Ich meine, daß wir nicht immer nur von Deregulierung sprechen sollten, sondern daß wir sie endlich auch einmal flächendeckend umsetzen sollten. Ich finde den Begriff der Gesetzesfolgenabschätzung - an sich gewiß ein sprachliches Monstrum - in diesem Zusammenhang gar nicht so dumm. Auch die internationale Wettbewerbsfähigkeit des Steuersystems spielt eine gewaltige Rolle, sonst wandern Kapital und ganze Unternehmen aus Deutschland ab. Und damit ist keinem von uns gedient. Wir brauchen also eine wirkliche Steuerreform, die das Steuersystem vereinfacht, ohne richtige Anreize einzuebenen.

IV.

Auch wenn das in vielen Bereichen unbequem ist und sofort Angriffe derer auslöst, die meinen, es könne alles so bleiben, wie es ist. Ich plädiere dafür, die Dinge so schwerwiegend zu sehen wie sie sind. Eine klassische Industriegesellschaft mit einem ständig zunehmenden Anteil an Erwerbstätigen wird es in Zukunft nicht mehr geben. Sie hat ihre Obergrenze erreicht. Deshalb müssen wir die Eigenverantwortung der Menschen stärken. Nur wenn der Anteil der Menschen zunimmt, die nicht auf Besitzstände bauen, sondern eigenverantwortlich Chancen und Anreize nutzen, wird sich die Lage auf dem Arbeitsmarkt durchgreifend bessern.

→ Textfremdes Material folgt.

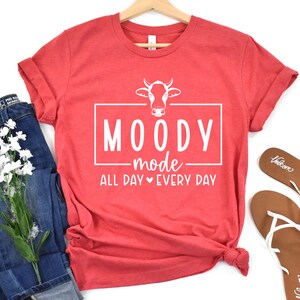 Moody Mode All Day Every Day Shirt, Mom Life Shirt, Funny Mom Shirt, Tired Mom Shirt, Not Adulting Today, Cute Mom Shirt, Sarcastic Shirt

Dazu brauchen wir die Bereitschaft zu einem neuen Denken: Ich denke an kürzere Genehmigungszeiten für innovative Betriebe, an die Bereitstellung kostengünstiger Gewerbeflächen, an eine Verbesserung der Infrastruktur, an zusätzliches Risikokapital für Unternehmensgründer, an Technologiezentren und an eine Absenkung der Steuern und Beiträge in Deutschland.

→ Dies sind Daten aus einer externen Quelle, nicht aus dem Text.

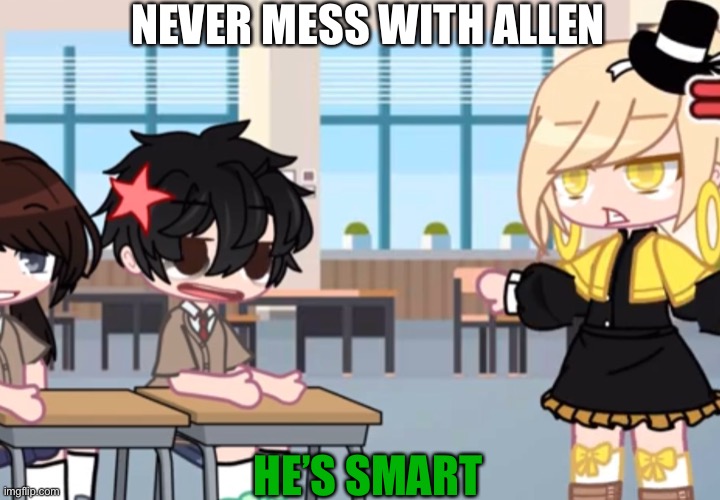 NEVER MESS WITH ALLEN; HE’S SMART | image tagged in memes | made w/ Imgflip meme maker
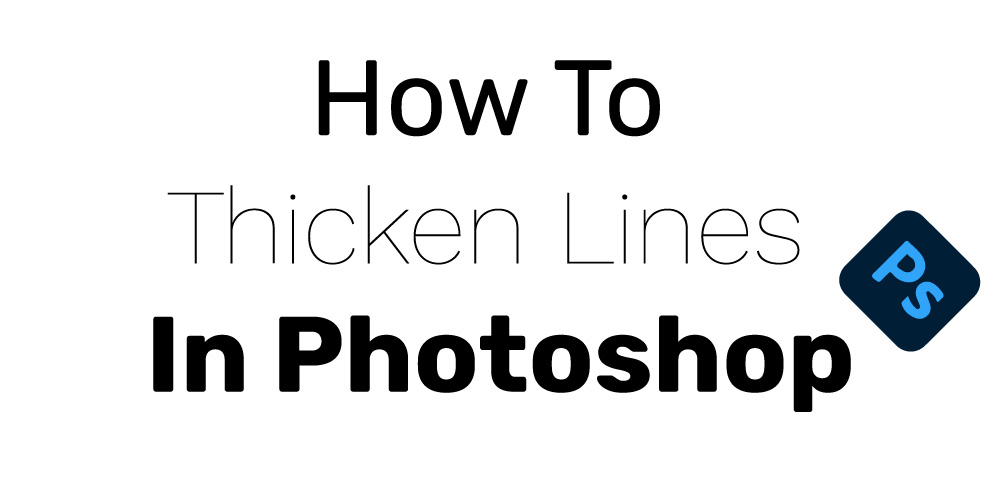 How-To-Thicken-Lines-In-Photoshop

Allerdings kann die Politik diese Leistungen nicht alleine bewerkstelligen. Ohne die Einsicht und gegen den Willen der Bürger geht auch hier nicht allzuviel. Wir brauchen alle gesellschaftlichen Kräfte, insbesondere aber mehr Solidarität zwischen Arbeitsplatzbesitzern und Arbeitslosen; mehr Kreativität bei der Verwirklichung neuer Lösungen, die langfristig allen nützen; mehr Verzicht auf kurzfristigen Eigennutzen, mehr Willen zu langfristiger Sicherung der lebenswichtigen humanen Ressourcen unserer Gesellschaft. Denn die Zukunft der Arbeit hängt davon ab.